- _CONSIGNA_:
Explica en una a tres oraciones por qué, según el fragmento sobre los gatos y la forma de vivir el tiempo, el problema de sofocar el presente no es algo que incumba únicamente al capitalismo.

- _FRAGMENTO DEL DOCUMENTO_:
━━━━━━━━━━━━━━━━
Estamos obsesionados con leer nuestra existencia como una serie de acontecimientos que pasan, uno tras otro, como las hojas de un libro. Y cuando lees, estás demasiado preocupado por el final, por el último punto. A la vez que te obsesionas con la idea de lo que dejas atrás, de tu ‘legado’. Los gatos no se preocupan por esas cuestiones. No se cuentan narrativas de sí mismos. Todos los días son una hoja nueva y única para ellos.
-Sin embargo, ¿los humanos cómo podemos prescindir de esas cargas si vivimos en un mundo capitalista que nos bombardea con nostalgia del pasado y nos hace siempre desear un futuro con incertidumbre?
-No creo que esto sea únicamente algo que incumba al capitalismo, para nada. Si vivías en la Unión Soviética, la promesa máxima era que tendrías una vida mejor. Creo que este es un problema de todas las sociedades modernas, que heredaron este modelo de las religiones. Las actuales religiones seculares, llámense capitalismo, comunismo o socialismo, venden una idea del futuro a costa de sofocar el presente. Nuestros sistemas parecen diseñados para hacernos la vida imposible de vivir como meras expresiones del ahora.
━━━━━━━━━━━━━━━━
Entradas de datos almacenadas

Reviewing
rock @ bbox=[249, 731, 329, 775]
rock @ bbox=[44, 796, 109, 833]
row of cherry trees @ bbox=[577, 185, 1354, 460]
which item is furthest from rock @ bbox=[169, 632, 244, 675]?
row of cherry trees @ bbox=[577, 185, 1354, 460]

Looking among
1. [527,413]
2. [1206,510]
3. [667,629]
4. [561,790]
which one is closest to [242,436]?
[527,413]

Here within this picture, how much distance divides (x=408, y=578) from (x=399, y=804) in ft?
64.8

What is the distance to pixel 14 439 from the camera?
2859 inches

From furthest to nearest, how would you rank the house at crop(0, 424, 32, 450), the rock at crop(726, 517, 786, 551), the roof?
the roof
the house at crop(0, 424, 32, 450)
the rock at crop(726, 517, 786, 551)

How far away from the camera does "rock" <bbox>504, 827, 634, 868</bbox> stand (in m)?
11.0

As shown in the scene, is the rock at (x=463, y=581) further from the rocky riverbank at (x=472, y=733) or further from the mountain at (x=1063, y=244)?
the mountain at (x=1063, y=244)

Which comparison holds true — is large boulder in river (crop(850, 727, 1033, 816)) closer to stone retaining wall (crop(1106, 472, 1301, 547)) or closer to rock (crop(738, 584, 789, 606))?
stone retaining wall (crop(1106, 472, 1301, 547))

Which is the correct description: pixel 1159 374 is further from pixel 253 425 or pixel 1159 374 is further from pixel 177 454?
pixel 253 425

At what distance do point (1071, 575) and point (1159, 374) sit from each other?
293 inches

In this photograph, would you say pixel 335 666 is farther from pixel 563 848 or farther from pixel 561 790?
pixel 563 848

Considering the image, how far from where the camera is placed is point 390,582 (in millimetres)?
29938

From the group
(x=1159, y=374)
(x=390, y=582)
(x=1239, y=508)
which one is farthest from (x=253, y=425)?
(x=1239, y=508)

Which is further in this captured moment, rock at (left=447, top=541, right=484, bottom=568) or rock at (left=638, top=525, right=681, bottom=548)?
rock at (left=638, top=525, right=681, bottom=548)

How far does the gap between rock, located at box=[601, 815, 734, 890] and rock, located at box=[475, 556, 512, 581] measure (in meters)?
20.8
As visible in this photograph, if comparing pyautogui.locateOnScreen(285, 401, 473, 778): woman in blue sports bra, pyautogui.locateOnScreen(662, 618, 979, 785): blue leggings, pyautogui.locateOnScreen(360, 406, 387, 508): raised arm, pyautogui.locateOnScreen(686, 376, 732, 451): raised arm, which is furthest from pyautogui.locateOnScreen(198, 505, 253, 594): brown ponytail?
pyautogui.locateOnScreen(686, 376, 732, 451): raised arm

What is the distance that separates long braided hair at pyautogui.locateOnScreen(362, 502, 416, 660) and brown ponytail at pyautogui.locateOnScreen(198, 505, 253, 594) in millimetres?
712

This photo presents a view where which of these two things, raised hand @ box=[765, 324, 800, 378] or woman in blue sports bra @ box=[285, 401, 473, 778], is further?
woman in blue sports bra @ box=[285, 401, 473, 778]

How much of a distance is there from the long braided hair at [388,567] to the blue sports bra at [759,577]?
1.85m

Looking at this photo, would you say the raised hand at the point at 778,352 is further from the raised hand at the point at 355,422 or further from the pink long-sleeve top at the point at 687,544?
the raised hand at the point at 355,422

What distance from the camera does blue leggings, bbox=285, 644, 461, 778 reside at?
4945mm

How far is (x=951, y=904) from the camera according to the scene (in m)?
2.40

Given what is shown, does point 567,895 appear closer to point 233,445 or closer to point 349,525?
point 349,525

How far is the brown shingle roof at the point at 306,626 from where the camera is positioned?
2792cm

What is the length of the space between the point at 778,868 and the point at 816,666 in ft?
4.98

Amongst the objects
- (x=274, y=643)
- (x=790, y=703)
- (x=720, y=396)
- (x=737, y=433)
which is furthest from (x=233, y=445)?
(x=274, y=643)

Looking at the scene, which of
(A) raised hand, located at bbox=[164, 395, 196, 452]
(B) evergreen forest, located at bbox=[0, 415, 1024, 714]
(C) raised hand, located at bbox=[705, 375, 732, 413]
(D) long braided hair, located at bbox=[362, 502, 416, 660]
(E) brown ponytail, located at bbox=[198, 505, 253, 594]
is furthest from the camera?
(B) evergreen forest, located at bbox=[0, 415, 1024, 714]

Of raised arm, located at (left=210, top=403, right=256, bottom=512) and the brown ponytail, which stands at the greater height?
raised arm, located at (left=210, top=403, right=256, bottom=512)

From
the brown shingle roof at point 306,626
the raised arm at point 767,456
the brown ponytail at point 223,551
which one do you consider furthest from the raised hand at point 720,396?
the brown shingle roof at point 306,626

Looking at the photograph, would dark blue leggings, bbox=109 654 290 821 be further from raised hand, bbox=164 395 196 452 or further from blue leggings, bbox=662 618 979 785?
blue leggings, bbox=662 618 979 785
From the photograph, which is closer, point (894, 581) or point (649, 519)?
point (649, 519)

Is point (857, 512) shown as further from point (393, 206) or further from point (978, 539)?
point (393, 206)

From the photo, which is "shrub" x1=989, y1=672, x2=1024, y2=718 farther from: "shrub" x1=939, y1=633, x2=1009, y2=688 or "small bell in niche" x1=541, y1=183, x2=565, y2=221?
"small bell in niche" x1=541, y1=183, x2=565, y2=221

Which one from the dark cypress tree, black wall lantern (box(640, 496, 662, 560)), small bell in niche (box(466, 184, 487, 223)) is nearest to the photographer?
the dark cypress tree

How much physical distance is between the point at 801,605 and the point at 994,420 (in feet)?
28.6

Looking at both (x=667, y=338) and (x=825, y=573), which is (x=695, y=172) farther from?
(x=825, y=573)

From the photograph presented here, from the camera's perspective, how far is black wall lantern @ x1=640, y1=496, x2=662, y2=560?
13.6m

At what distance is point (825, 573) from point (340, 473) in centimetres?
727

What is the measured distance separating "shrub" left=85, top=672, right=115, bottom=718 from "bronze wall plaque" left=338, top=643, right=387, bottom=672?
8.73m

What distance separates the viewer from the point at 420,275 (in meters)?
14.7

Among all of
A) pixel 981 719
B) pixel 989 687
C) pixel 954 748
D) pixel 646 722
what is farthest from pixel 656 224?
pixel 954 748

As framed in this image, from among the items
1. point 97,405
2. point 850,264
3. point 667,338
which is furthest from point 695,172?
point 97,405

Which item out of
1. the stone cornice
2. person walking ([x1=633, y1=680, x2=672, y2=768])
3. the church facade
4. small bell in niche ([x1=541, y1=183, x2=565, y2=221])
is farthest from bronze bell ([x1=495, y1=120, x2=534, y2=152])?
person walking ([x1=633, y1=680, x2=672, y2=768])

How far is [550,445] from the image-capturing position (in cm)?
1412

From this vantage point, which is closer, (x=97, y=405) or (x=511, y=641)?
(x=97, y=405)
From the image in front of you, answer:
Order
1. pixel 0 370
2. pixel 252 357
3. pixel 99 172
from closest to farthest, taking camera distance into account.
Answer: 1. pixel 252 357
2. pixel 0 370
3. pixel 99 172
━━━━━━━━━━━━━━━━
- _RESPUESTA FINAL_:
Porque también en la Unión Soviética la promesa máxima era que se tendría una vida mejor, de modo que se trata de un problema de todas las sociedades modernas, que heredaron ese modelo de las religiones. Las religiones seculares actuales, ya sean el capitalismo, el comunismo o el socialismo, venden una idea del futuro a costa de sofocar el presente.